To support all those electric vehicles, California has also led the way in building networks of charging stations. Of the more than 42,000 publicly accessible charging stations in the US as of May 25, 2021 (containing more than 102,000 individual outlets) across the US, nearly a third (30.8% ) is located in California, according to analysis by the Department of Energy’s Pew Research Center. data. For comparison, there are an estimated 145,000 to 150,000 gasoline retailers in the US.
However, relative to the size of its vehicle fleet, Washington, DC may be the most convenient place in the US to drive an electric vehicle. The 237 charging stations in the federal district have a total of 630 outlets, or one for every 487 privately owned cars and trucks on DC roads. (Vermont and, yes, California rank second and third; the national average is one outlet for every 2,570 private and commercial cars and trucks.)
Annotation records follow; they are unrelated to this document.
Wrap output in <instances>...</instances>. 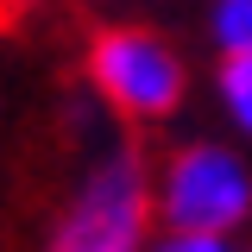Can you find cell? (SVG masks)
<instances>
[{
  "mask_svg": "<svg viewBox=\"0 0 252 252\" xmlns=\"http://www.w3.org/2000/svg\"><path fill=\"white\" fill-rule=\"evenodd\" d=\"M145 215H152V189L139 158H107L94 170L82 195L69 202L51 252H139L145 246Z\"/></svg>",
  "mask_w": 252,
  "mask_h": 252,
  "instance_id": "cell-1",
  "label": "cell"
},
{
  "mask_svg": "<svg viewBox=\"0 0 252 252\" xmlns=\"http://www.w3.org/2000/svg\"><path fill=\"white\" fill-rule=\"evenodd\" d=\"M89 76L120 114L132 120H164L183 101V57L158 32H101L89 51Z\"/></svg>",
  "mask_w": 252,
  "mask_h": 252,
  "instance_id": "cell-2",
  "label": "cell"
},
{
  "mask_svg": "<svg viewBox=\"0 0 252 252\" xmlns=\"http://www.w3.org/2000/svg\"><path fill=\"white\" fill-rule=\"evenodd\" d=\"M252 208V177L246 164L220 145H189L170 158L164 189H158V215L183 233H227Z\"/></svg>",
  "mask_w": 252,
  "mask_h": 252,
  "instance_id": "cell-3",
  "label": "cell"
},
{
  "mask_svg": "<svg viewBox=\"0 0 252 252\" xmlns=\"http://www.w3.org/2000/svg\"><path fill=\"white\" fill-rule=\"evenodd\" d=\"M215 44L227 57H252V0H220L215 6Z\"/></svg>",
  "mask_w": 252,
  "mask_h": 252,
  "instance_id": "cell-4",
  "label": "cell"
},
{
  "mask_svg": "<svg viewBox=\"0 0 252 252\" xmlns=\"http://www.w3.org/2000/svg\"><path fill=\"white\" fill-rule=\"evenodd\" d=\"M220 94H227L233 120L252 132V57H227V69H220Z\"/></svg>",
  "mask_w": 252,
  "mask_h": 252,
  "instance_id": "cell-5",
  "label": "cell"
},
{
  "mask_svg": "<svg viewBox=\"0 0 252 252\" xmlns=\"http://www.w3.org/2000/svg\"><path fill=\"white\" fill-rule=\"evenodd\" d=\"M152 252H227L220 233H183V227H170V240H158Z\"/></svg>",
  "mask_w": 252,
  "mask_h": 252,
  "instance_id": "cell-6",
  "label": "cell"
}]
</instances>
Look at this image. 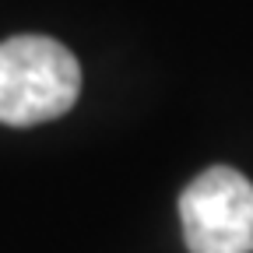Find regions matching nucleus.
<instances>
[{
  "instance_id": "1",
  "label": "nucleus",
  "mask_w": 253,
  "mask_h": 253,
  "mask_svg": "<svg viewBox=\"0 0 253 253\" xmlns=\"http://www.w3.org/2000/svg\"><path fill=\"white\" fill-rule=\"evenodd\" d=\"M81 95L74 53L49 36L0 42V123L36 126L63 116Z\"/></svg>"
},
{
  "instance_id": "2",
  "label": "nucleus",
  "mask_w": 253,
  "mask_h": 253,
  "mask_svg": "<svg viewBox=\"0 0 253 253\" xmlns=\"http://www.w3.org/2000/svg\"><path fill=\"white\" fill-rule=\"evenodd\" d=\"M190 253H253V183L232 166H211L179 194Z\"/></svg>"
}]
</instances>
Nationwide, the number of publicly available charging stations has more than tripled since 2015, when there were fewer than 32,000 nationwide, according to IEA data. The agency projects that number will grow dramatically by the end of the decade, between 800,000 and 1.7 million, depending on the public policies that are adopted. (President Joe Biden’s infrastructure proposal includes a national network of 500,000 charging stations; in the Pew Research Center poll, 62% of Americans said they favored that plan.)
Electric cars weren’t always such a small percentage of the US market. More than a century ago, when the automobile business was still in the learner’s permit stage, electricity fiercely competed with steam and gasoline to be the new industry’s dominant power source. In 1900, in fact, more than a third of all cars made in the US were electric, according to a Census Bureau report from that time. (That’s right, it was 1,575 cars out of 4,192, but still.)
Within a couple of decades, however, several developments would lead to the dominance of the gasoline-powered internal combustion engine. Among them were the public desire for longer-range vehicles; electric starters that replace cumbersome and dangerous cranks; lower gasoline prices; and assembly line mass production. By 1935, electric vehicles had all but disappeared.